A user enters the cellar and moves around:

17:51:00 motion detected -> quiet_until = 17:53:00
17:51:40 motion detected -> quiet_until = 17:53:40
17:52:10 motion detected -> quiet_until = 17:54:10
17:54:10 no more motion -> vision workflow starts

Practical consequence

  • no duplicate workers
  • no discard-based lost triggers
  • no need to kill and restart the worker
  • the final trigger moment is always the last motion, not the first one

Operational Notes

Why this design is safer than kill-and-respawn

A keep-one-runtime design avoids:

  • race conditions around repeated PID replacement
  • light flicker or repeated initialization
  • process storms under motion-heavy conditions
  • accidental overlap of stock runtime calls

Why the previous behavior felt wrong

Under the old model, later motion inside cooldown could be logged and accepted at HTTP level while still not moving the execution deadline forward. That made the real-world behavior feel like the workflow had stopped or been ignored.

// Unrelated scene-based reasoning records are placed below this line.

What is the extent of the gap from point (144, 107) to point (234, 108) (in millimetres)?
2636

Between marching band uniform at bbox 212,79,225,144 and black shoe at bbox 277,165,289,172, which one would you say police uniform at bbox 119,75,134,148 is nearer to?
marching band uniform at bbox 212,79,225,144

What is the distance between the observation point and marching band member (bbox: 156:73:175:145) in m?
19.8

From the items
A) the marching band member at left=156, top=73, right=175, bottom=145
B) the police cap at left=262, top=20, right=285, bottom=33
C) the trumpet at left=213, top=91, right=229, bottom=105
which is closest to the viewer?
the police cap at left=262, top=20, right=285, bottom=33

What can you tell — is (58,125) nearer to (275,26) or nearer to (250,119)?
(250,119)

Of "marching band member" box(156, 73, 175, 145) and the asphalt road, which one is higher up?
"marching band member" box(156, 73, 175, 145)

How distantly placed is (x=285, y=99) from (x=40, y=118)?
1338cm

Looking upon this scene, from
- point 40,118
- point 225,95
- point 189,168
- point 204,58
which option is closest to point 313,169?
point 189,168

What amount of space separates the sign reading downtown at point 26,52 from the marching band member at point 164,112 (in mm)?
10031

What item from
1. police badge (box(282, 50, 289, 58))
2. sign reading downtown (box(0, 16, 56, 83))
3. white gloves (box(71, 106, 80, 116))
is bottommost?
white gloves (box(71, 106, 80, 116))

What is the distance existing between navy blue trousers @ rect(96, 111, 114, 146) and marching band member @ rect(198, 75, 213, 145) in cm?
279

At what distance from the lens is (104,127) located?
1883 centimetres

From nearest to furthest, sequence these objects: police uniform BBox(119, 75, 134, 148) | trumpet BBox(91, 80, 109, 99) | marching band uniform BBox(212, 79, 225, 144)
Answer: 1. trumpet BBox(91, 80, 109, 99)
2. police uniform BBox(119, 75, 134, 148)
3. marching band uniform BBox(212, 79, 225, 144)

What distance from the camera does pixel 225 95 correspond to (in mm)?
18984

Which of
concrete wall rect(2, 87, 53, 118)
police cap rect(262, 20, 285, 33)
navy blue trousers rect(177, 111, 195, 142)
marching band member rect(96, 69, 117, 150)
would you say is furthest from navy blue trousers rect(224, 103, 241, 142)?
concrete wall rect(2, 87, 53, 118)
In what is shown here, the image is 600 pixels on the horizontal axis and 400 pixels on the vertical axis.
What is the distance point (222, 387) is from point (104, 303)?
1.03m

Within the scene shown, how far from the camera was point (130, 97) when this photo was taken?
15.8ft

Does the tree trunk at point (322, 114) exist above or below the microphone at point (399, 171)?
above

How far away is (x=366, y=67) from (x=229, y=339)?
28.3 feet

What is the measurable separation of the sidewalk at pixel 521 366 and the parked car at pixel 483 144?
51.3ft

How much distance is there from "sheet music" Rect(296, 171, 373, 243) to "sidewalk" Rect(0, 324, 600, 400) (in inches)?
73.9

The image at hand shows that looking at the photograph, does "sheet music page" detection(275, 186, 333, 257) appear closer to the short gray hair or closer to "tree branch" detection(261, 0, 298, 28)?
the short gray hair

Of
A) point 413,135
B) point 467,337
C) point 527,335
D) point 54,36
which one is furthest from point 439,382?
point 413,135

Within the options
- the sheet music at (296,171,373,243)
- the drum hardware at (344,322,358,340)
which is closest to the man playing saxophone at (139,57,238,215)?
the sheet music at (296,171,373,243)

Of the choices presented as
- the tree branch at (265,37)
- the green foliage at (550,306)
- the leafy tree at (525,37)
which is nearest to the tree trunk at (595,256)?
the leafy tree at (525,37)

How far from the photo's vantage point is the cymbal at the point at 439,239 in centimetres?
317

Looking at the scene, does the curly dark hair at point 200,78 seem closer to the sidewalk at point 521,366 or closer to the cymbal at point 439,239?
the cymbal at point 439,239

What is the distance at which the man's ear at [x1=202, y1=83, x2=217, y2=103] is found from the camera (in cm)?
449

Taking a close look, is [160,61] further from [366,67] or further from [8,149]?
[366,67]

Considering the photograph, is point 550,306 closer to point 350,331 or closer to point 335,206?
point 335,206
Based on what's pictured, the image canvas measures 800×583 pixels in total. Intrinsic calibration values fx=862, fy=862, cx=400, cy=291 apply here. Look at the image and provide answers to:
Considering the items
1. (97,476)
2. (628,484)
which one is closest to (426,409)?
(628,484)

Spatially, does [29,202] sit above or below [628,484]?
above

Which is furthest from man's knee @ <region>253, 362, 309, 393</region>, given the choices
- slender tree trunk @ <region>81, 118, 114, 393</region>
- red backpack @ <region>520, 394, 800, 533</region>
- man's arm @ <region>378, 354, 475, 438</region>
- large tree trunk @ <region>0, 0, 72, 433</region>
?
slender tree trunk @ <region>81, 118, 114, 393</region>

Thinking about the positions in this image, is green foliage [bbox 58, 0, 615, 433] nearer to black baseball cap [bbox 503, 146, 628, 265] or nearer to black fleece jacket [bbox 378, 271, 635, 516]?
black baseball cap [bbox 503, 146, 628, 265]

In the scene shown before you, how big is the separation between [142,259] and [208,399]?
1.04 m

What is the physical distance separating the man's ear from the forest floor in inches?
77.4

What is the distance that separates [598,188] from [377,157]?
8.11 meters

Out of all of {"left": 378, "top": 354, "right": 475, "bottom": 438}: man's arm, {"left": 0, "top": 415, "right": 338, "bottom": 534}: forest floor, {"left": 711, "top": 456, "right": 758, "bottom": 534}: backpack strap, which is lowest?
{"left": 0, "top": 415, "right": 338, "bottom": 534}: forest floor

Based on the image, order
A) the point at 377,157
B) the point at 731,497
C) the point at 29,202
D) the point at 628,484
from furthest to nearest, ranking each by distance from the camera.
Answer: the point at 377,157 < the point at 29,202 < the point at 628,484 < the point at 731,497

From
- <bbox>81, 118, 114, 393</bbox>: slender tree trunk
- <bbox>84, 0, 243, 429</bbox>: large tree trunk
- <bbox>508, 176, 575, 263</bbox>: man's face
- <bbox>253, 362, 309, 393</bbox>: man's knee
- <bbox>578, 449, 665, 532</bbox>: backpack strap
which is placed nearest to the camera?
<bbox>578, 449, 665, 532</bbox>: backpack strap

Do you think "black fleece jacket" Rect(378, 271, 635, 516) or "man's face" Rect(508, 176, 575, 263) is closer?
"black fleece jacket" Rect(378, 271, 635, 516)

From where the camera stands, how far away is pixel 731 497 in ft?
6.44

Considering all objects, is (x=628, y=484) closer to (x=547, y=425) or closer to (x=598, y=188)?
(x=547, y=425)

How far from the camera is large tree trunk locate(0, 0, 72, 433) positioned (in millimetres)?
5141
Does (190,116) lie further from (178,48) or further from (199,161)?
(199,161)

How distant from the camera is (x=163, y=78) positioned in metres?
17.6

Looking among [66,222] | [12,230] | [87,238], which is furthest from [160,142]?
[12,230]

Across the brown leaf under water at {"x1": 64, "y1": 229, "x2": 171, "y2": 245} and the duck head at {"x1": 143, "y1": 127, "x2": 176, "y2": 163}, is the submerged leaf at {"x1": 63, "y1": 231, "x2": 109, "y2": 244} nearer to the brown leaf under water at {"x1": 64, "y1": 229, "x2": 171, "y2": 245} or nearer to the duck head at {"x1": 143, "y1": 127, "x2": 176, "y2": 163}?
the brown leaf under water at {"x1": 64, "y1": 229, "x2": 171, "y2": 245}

Under the new model, later motion always updates the deadline.


Summary

The motion chain is now intentionally designed for the cellar use case:

  • motion webhooks are accepted continuously
  • a single worker waits for silence
  • every new motion reschedules the workflow
  • vision begins only after 120 seconds of quiet
  • logging clearly shows whether a request spawned a worker or merely extended the deadline

This turns the motion-triggered lane into a robust leave-the-cellar-then-run-vision workflow.